Risk Anal. 1992 Mar;12(1):139-48. doi: 10.1111/j.1539-6924.1992.tb01317.x.

Physiologically based liver modeling and risk assessment.

Risk analysis : an official publication of the Society for Risk Analysis

P J Robinson

Affiliations

  1. Human and Environmental Safety Division, Miami Valley Laboratories, Procter & Gamble Company, Cincinnati, Ohio 45329.

PMID: 1574613 DOI: 10.1111/j.1539-6924.1992.tb01317.x

Abstract

Because of the inherent complexity of biological systems, there is often a choice between a number of apparently equally applicable physiologically based models to describe uptake and metabolism processes in toxicology or risk assessment. These models may fit the particular data sets of interest equally well, but may give quite different parameter estimates or predictions under different (extrapolated) conditions.

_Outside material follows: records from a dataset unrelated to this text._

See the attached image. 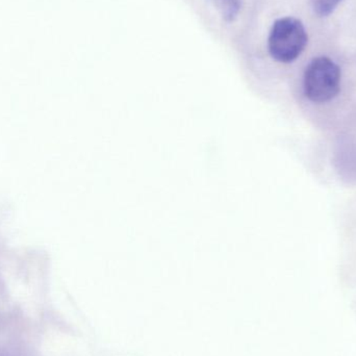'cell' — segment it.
Here are the masks:
<instances>
[{
	"mask_svg": "<svg viewBox=\"0 0 356 356\" xmlns=\"http://www.w3.org/2000/svg\"><path fill=\"white\" fill-rule=\"evenodd\" d=\"M343 0H311L312 8L319 17H327L334 12Z\"/></svg>",
	"mask_w": 356,
	"mask_h": 356,
	"instance_id": "277c9868",
	"label": "cell"
},
{
	"mask_svg": "<svg viewBox=\"0 0 356 356\" xmlns=\"http://www.w3.org/2000/svg\"><path fill=\"white\" fill-rule=\"evenodd\" d=\"M340 67L328 56L314 58L305 72L303 90L307 99L315 104H325L341 91Z\"/></svg>",
	"mask_w": 356,
	"mask_h": 356,
	"instance_id": "6da1fadb",
	"label": "cell"
},
{
	"mask_svg": "<svg viewBox=\"0 0 356 356\" xmlns=\"http://www.w3.org/2000/svg\"><path fill=\"white\" fill-rule=\"evenodd\" d=\"M213 2L227 22L234 20L240 12V0H213Z\"/></svg>",
	"mask_w": 356,
	"mask_h": 356,
	"instance_id": "3957f363",
	"label": "cell"
},
{
	"mask_svg": "<svg viewBox=\"0 0 356 356\" xmlns=\"http://www.w3.org/2000/svg\"><path fill=\"white\" fill-rule=\"evenodd\" d=\"M309 37L298 19L284 17L275 21L268 40L270 54L277 62H294L307 47Z\"/></svg>",
	"mask_w": 356,
	"mask_h": 356,
	"instance_id": "7a4b0ae2",
	"label": "cell"
}]
</instances>
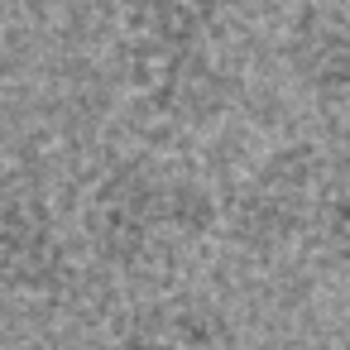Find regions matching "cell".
I'll use <instances>...</instances> for the list:
<instances>
[{"label": "cell", "mask_w": 350, "mask_h": 350, "mask_svg": "<svg viewBox=\"0 0 350 350\" xmlns=\"http://www.w3.org/2000/svg\"><path fill=\"white\" fill-rule=\"evenodd\" d=\"M120 68L149 125H211L240 96L226 0H135L120 29Z\"/></svg>", "instance_id": "obj_1"}, {"label": "cell", "mask_w": 350, "mask_h": 350, "mask_svg": "<svg viewBox=\"0 0 350 350\" xmlns=\"http://www.w3.org/2000/svg\"><path fill=\"white\" fill-rule=\"evenodd\" d=\"M221 226L216 197L159 159H125L101 173L87 202L92 250L135 278H159L197 254Z\"/></svg>", "instance_id": "obj_2"}, {"label": "cell", "mask_w": 350, "mask_h": 350, "mask_svg": "<svg viewBox=\"0 0 350 350\" xmlns=\"http://www.w3.org/2000/svg\"><path fill=\"white\" fill-rule=\"evenodd\" d=\"M340 168L326 163L312 144H288L269 154L221 211V226L235 245L254 254H283L297 245L340 250Z\"/></svg>", "instance_id": "obj_3"}, {"label": "cell", "mask_w": 350, "mask_h": 350, "mask_svg": "<svg viewBox=\"0 0 350 350\" xmlns=\"http://www.w3.org/2000/svg\"><path fill=\"white\" fill-rule=\"evenodd\" d=\"M68 283V245L34 178L0 183V288L53 297Z\"/></svg>", "instance_id": "obj_4"}, {"label": "cell", "mask_w": 350, "mask_h": 350, "mask_svg": "<svg viewBox=\"0 0 350 350\" xmlns=\"http://www.w3.org/2000/svg\"><path fill=\"white\" fill-rule=\"evenodd\" d=\"M120 350H240L226 312L202 293H163L130 312Z\"/></svg>", "instance_id": "obj_5"}, {"label": "cell", "mask_w": 350, "mask_h": 350, "mask_svg": "<svg viewBox=\"0 0 350 350\" xmlns=\"http://www.w3.org/2000/svg\"><path fill=\"white\" fill-rule=\"evenodd\" d=\"M288 68L297 72V82L321 96V101H340L345 96V77H350V49H345V15L331 0H312L297 10V20L288 25Z\"/></svg>", "instance_id": "obj_6"}]
</instances>
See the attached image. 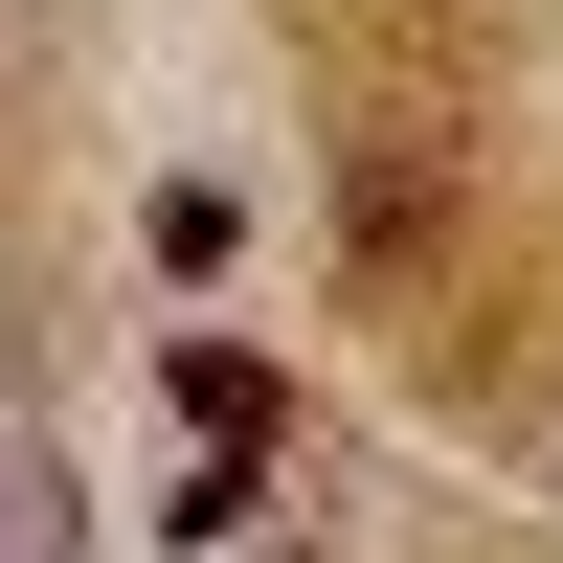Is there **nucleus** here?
I'll return each mask as SVG.
<instances>
[{
    "label": "nucleus",
    "mask_w": 563,
    "mask_h": 563,
    "mask_svg": "<svg viewBox=\"0 0 563 563\" xmlns=\"http://www.w3.org/2000/svg\"><path fill=\"white\" fill-rule=\"evenodd\" d=\"M90 541V496H68V451L45 429H0V563H68Z\"/></svg>",
    "instance_id": "1"
}]
</instances>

Such competing models can be discriminated by a number of methods, including potential refutation by means of strategic experiments, and their ability to suitably incorporate all relevant physiological processes. For illustration, three currently used models for steady-state hepatic elimination--the venous equilibration model, the parallel tube model, and the distributed sinusoidal perfusion model--are reviewed and compared with particular reference to their application in the area of risk assessment. The ability of each of the models to describe and incorporate such physiological processes as protein binding, precursor-metabolite relations and hepatic zones of elimination, capillary recruitment, capillary heterogeneity, and intrahepatic shunting is discussed. Differences between the models in hepatic parameter estimation, extrapolation to different conditions, and interspecies scaling are discussed, and criteria for choosing one model over the others are presented. In this case, the distributed model provides the most general framework for describing physiological processes taking place in the liver, and has so far not been experimentally refuted, as have the other two models. These simpler models may, however, provide useful bounds on parameter estimates and on extrapolations and risk assessments.